▶ **What to do**
Carry on the gas sensor benchmark description given below, picking up right after its final sentence.

Latest revision as of 07:31, 17 June 2025

Gas Sensor
Background
Benchmark ID	gasSensor_n66917m1q28
Category	oberwolfach
System-Class	LTI-FOS
Parameters
nstates	66917
ninputs	1
noutputs	28
nparameters	0
components	A, B, C, E
Copyright
License	NA
Creator	Lihong Feng
Editor	Lihong Feng Christian Himpe Judith Schneider
Location
NA

Description: Microhotplate Gas Sensor

Figure 1

Figure 2: Masks disposition (left) and the schematical position of the chosen output nodes (right).

The goal of European project Glassgas (IST-99-19003) was to develop a novel metal oxide low power microhotplate gas sensor ^[1]. In order to assure a robust design and good thermal isolation of the membrane from the surrounding wafer, the silicon microhotplate is supported by glass pillars emanating from a glass cap above the silicon wafer, as shown in Fig. 1. In this design, four different sensitive layers can be deposited on the membrane. The thermal management of a microhotplate gas sensor is of crucial importance.

The benchmark contains a thermal model of a single gas sensor device with three main components: a silicon rim, a silicon hotplate and glass structure ^[2]. It allows us to simulate important thermal issues, such as the homogeneous temperature distribution over gas sensitive regions or thermal decoupling between the hotplate and the silicon rim. The original model is the heat transfer partial differential equation.

The device solid model has been made and then meshed and discretized in ANSYS 6.1 by means of the finite element method (SOLID70 elements were used). It contains 68000 elements and 73955 nodes. Material properties were considered as temperature independent. Temperature is assumed to be in degree Celsius with the initial state of $0 C$ . The Dirichlet boundary conditions of $T = 0 C$ is applied at the top and bottom of the chip (at 7038 nodes).

The output nodes are described in Table 1. In Fig. 2 the red marked nodes are positioned on the silicon rim. Their temperature should be close to the initial temperature in the case of good thermal decoupling between the membrane and the silicon rim. The black marked nodes are placed on the sensitive layers above the heater and are numbered from left to right row by row, as schematically shown in Fig 2. They allow us to prove whether the temperature distribution over the gas sensitive layers is homogeneous (maximum difference of $10C$ is allowed by design).

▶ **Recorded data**
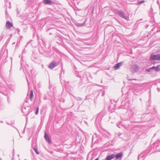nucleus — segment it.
I'll return each instance as SVG.
<instances>
[{"instance_id":"9b49d317","label":"nucleus","mask_w":160,"mask_h":160,"mask_svg":"<svg viewBox=\"0 0 160 160\" xmlns=\"http://www.w3.org/2000/svg\"><path fill=\"white\" fill-rule=\"evenodd\" d=\"M33 149L35 151L36 153L37 154H39V152L38 151L37 148H36L34 147L33 148Z\"/></svg>"},{"instance_id":"0eeeda50","label":"nucleus","mask_w":160,"mask_h":160,"mask_svg":"<svg viewBox=\"0 0 160 160\" xmlns=\"http://www.w3.org/2000/svg\"><path fill=\"white\" fill-rule=\"evenodd\" d=\"M122 65V63H118L117 64H116L114 67V68H115V70H117L119 68V67Z\"/></svg>"},{"instance_id":"9d476101","label":"nucleus","mask_w":160,"mask_h":160,"mask_svg":"<svg viewBox=\"0 0 160 160\" xmlns=\"http://www.w3.org/2000/svg\"><path fill=\"white\" fill-rule=\"evenodd\" d=\"M134 68H135V71H136V70H137L138 68V67L135 65H134L132 67V68L133 69Z\"/></svg>"},{"instance_id":"39448f33","label":"nucleus","mask_w":160,"mask_h":160,"mask_svg":"<svg viewBox=\"0 0 160 160\" xmlns=\"http://www.w3.org/2000/svg\"><path fill=\"white\" fill-rule=\"evenodd\" d=\"M44 137L46 140L48 141L49 143H50L51 142V140L49 139L48 136L46 133H45Z\"/></svg>"},{"instance_id":"f3484780","label":"nucleus","mask_w":160,"mask_h":160,"mask_svg":"<svg viewBox=\"0 0 160 160\" xmlns=\"http://www.w3.org/2000/svg\"><path fill=\"white\" fill-rule=\"evenodd\" d=\"M150 69H147V71H148V72H150Z\"/></svg>"},{"instance_id":"1a4fd4ad","label":"nucleus","mask_w":160,"mask_h":160,"mask_svg":"<svg viewBox=\"0 0 160 160\" xmlns=\"http://www.w3.org/2000/svg\"><path fill=\"white\" fill-rule=\"evenodd\" d=\"M122 156V153H120L116 155L115 157L117 159L121 158Z\"/></svg>"},{"instance_id":"f8f14e48","label":"nucleus","mask_w":160,"mask_h":160,"mask_svg":"<svg viewBox=\"0 0 160 160\" xmlns=\"http://www.w3.org/2000/svg\"><path fill=\"white\" fill-rule=\"evenodd\" d=\"M155 70L157 72L159 71L160 69L159 68L158 66H157L156 67V68H155Z\"/></svg>"},{"instance_id":"423d86ee","label":"nucleus","mask_w":160,"mask_h":160,"mask_svg":"<svg viewBox=\"0 0 160 160\" xmlns=\"http://www.w3.org/2000/svg\"><path fill=\"white\" fill-rule=\"evenodd\" d=\"M115 156L114 154H112L107 156L106 159V160H111Z\"/></svg>"},{"instance_id":"4468645a","label":"nucleus","mask_w":160,"mask_h":160,"mask_svg":"<svg viewBox=\"0 0 160 160\" xmlns=\"http://www.w3.org/2000/svg\"><path fill=\"white\" fill-rule=\"evenodd\" d=\"M33 97V92L32 91L31 92L30 94V97H31V99Z\"/></svg>"},{"instance_id":"dca6fc26","label":"nucleus","mask_w":160,"mask_h":160,"mask_svg":"<svg viewBox=\"0 0 160 160\" xmlns=\"http://www.w3.org/2000/svg\"><path fill=\"white\" fill-rule=\"evenodd\" d=\"M144 2V1H141L138 4L139 5V4H141L142 3Z\"/></svg>"},{"instance_id":"7ed1b4c3","label":"nucleus","mask_w":160,"mask_h":160,"mask_svg":"<svg viewBox=\"0 0 160 160\" xmlns=\"http://www.w3.org/2000/svg\"><path fill=\"white\" fill-rule=\"evenodd\" d=\"M58 64V63H56L54 62H52L49 65V67L50 68H52L56 66H57Z\"/></svg>"},{"instance_id":"20e7f679","label":"nucleus","mask_w":160,"mask_h":160,"mask_svg":"<svg viewBox=\"0 0 160 160\" xmlns=\"http://www.w3.org/2000/svg\"><path fill=\"white\" fill-rule=\"evenodd\" d=\"M13 26V25L10 22L7 21L6 23V27L7 28L9 29Z\"/></svg>"},{"instance_id":"ddd939ff","label":"nucleus","mask_w":160,"mask_h":160,"mask_svg":"<svg viewBox=\"0 0 160 160\" xmlns=\"http://www.w3.org/2000/svg\"><path fill=\"white\" fill-rule=\"evenodd\" d=\"M38 111H39V107H38L37 108L36 111L35 112V114L36 115H37L38 113Z\"/></svg>"},{"instance_id":"6e6552de","label":"nucleus","mask_w":160,"mask_h":160,"mask_svg":"<svg viewBox=\"0 0 160 160\" xmlns=\"http://www.w3.org/2000/svg\"><path fill=\"white\" fill-rule=\"evenodd\" d=\"M43 2L45 4H50L51 3V0H43Z\"/></svg>"},{"instance_id":"a211bd4d","label":"nucleus","mask_w":160,"mask_h":160,"mask_svg":"<svg viewBox=\"0 0 160 160\" xmlns=\"http://www.w3.org/2000/svg\"><path fill=\"white\" fill-rule=\"evenodd\" d=\"M95 160H99V158H97Z\"/></svg>"},{"instance_id":"6ab92c4d","label":"nucleus","mask_w":160,"mask_h":160,"mask_svg":"<svg viewBox=\"0 0 160 160\" xmlns=\"http://www.w3.org/2000/svg\"><path fill=\"white\" fill-rule=\"evenodd\" d=\"M0 160H2L0 158Z\"/></svg>"},{"instance_id":"f03ea898","label":"nucleus","mask_w":160,"mask_h":160,"mask_svg":"<svg viewBox=\"0 0 160 160\" xmlns=\"http://www.w3.org/2000/svg\"><path fill=\"white\" fill-rule=\"evenodd\" d=\"M118 13L120 17L123 18L127 20H128L129 17H127L125 18V15L122 12L120 11H119L118 12Z\"/></svg>"},{"instance_id":"2eb2a0df","label":"nucleus","mask_w":160,"mask_h":160,"mask_svg":"<svg viewBox=\"0 0 160 160\" xmlns=\"http://www.w3.org/2000/svg\"><path fill=\"white\" fill-rule=\"evenodd\" d=\"M155 68H156V67L155 66H153V67H152V68H149V69H155Z\"/></svg>"},{"instance_id":"f257e3e1","label":"nucleus","mask_w":160,"mask_h":160,"mask_svg":"<svg viewBox=\"0 0 160 160\" xmlns=\"http://www.w3.org/2000/svg\"><path fill=\"white\" fill-rule=\"evenodd\" d=\"M150 59L152 60H160V55L159 54H154L153 53H152Z\"/></svg>"}]
</instances>
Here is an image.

▶ **Reply to the task**
*Table 1: Inputs and outputs for the gas sensor model.*
Number	Code	Comment
1	aHeater	within a heater, to be used for nonlinear input
2-7	SiRim1 to SiRim7	silicon rim
8-28	Memb1 to Memb21	gas sensitive layer

The benchmark contains a constant load vector. The input function equal to $u(t) = 1$ corresponds to the constant input power of $340 mW$ . One can insert a weak input nonlinearity related to the dependence of heater's resistivity on temperature given as:

R(T) = R_{0}(1 + \alpha T)

where $\alpha =1.469 \cdot 10^{-3} K^{-1}$ . To this end, one has to multiply the load vector by a function:

\frac{U^2 274.94 (1 + \alpha T)}{0.34 (274.94 (1 + \alpha T)+148.13)^2}

where $U$ is a desired constant voltage. The temperature in the equation above should be replaced by the temperature at the input 1 (aHeater).

The linear ordinary differential equations of the first order are written as:

\begin{array}{rcl} E \frac{\partial T}{\partial t} &=& A T(t) + B u(t) \\ y(t) &=& C T(t) \end{array}

where $E$ and $A$ are the symmetric sparse system matrices (heat capacity and heat conductivity matrix), $B$ is the load vector, $C$ is the output matrix, and $T$ is the vector of unknown temperatures. The dimension of the system is $66917$ , the number of nonzero elements in matrix $E$ is $66917$ , in matrix $A$ is $885141$ .

The outputs of the transient simulation at output 18 (Memb11) over the rise time of the device of $5 s$ for the original linear (with constant input power of $340 mW$ ) and nonlinear (with constant voltage of $14 V$ ) model are placed in files LinearResults and NonlinearResults respectively. The results can be used to compare the solution of a reduced model with the original one. The time integration has been performed in ANSYS with accuracy of about $0.1 \%$ . The results are given as matrices where the first row is made of times, the second of the temperatures.

More information can also be found in ^[3].

Data

Download matrices in the Matrix Market format: GasSensor-dim1e5-GasSensor.tar.gz, (8 MB).

The matrix name is used as an extension of the matrix file. File *.C names contains a list of output names written consecutively. The system matrices have been extracted from ANSYS models by means of mor4fem.

The discussion of electro-thermal modeling related to the benchmark including the nonlinear input function can be found in ^[4].

Origin

This benchmark is part of the Oberwolfach Benchmark Collection^[5]; No. 38880, see ^[6].

Dimensions

System structure:

\begin{align} E \dot{x}(t) &= Ax(t) + B \\ y(t) &= Cx(t) \end{align}

System dimensions:

$E \in \mathbb{R}^{66917 \times 66917}$ , $A \in \mathbb{R}^{66917 \times 66917}$ , $B \in \mathbb{R}^{66917 \times 1}$ , $C \in \mathbb{R}^{1 \times 66917}$ .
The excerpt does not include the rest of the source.